Commack Schools Superintendent Donald James said he's considering a similar approach to bring middle and high school students — who are currently on a hybrid schedule — back full time. Only 5% of the district's 6,000 students are fully remote, so moving desks closer than six feet is the only way to return to a five-day-per-week in-person schedule, James said.
"By all measures, our students are further along this year than they were last year," James said. "However, there's no substitution for face-to-face in-person instruction."
Parents, he said, are divided about the prospect of loosening restrictions for the remainder of this school year but concede that such a plan will likely be needed by the fall.
Amina Kennedy, an English teacher at Robert Frost Middle School in Deer Park, said her district is steadfast that it will not loosen the six-feet rule in classrooms, on the school bus and with after-school sports. The district, she said, is expected to release a plan next week that could bring grades 6-12 back in-person full time.
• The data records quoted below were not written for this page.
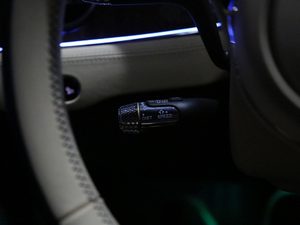 20186.0T GT W12 п؅^(q)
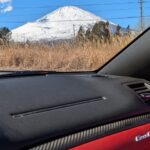 Thumbnail of related posts 141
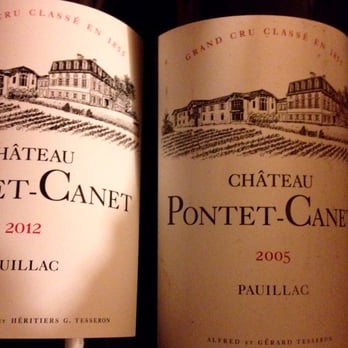 Vins Urbains - Wine Bars Near Me - Bordeaux, 33 Vins Urbains - Wine Bars Near Me - Bordeaux, 33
"The CDC says six feet and that's what we're sticking with," Kennedy said.
Dr. Sharon Nachman, chief of the division of pediatric infectious diseases at Stony Brook Children’s Hospital, said there is not enough data to show whether keeping desks six feet apart or less makes a significant difference in the spread of the coronavirus.
But Nachman said contact tracing shows the overwhelming majority of students and teachers who contract COVID-19 become infected outside of school.
"We see an occasional report of teachers getting COVID from students," Nachman said. "But it's not a trend. It's a very rare, sporadic event … When you think about where COVID is coming from and infecting other people it's rare that it's happening in the school."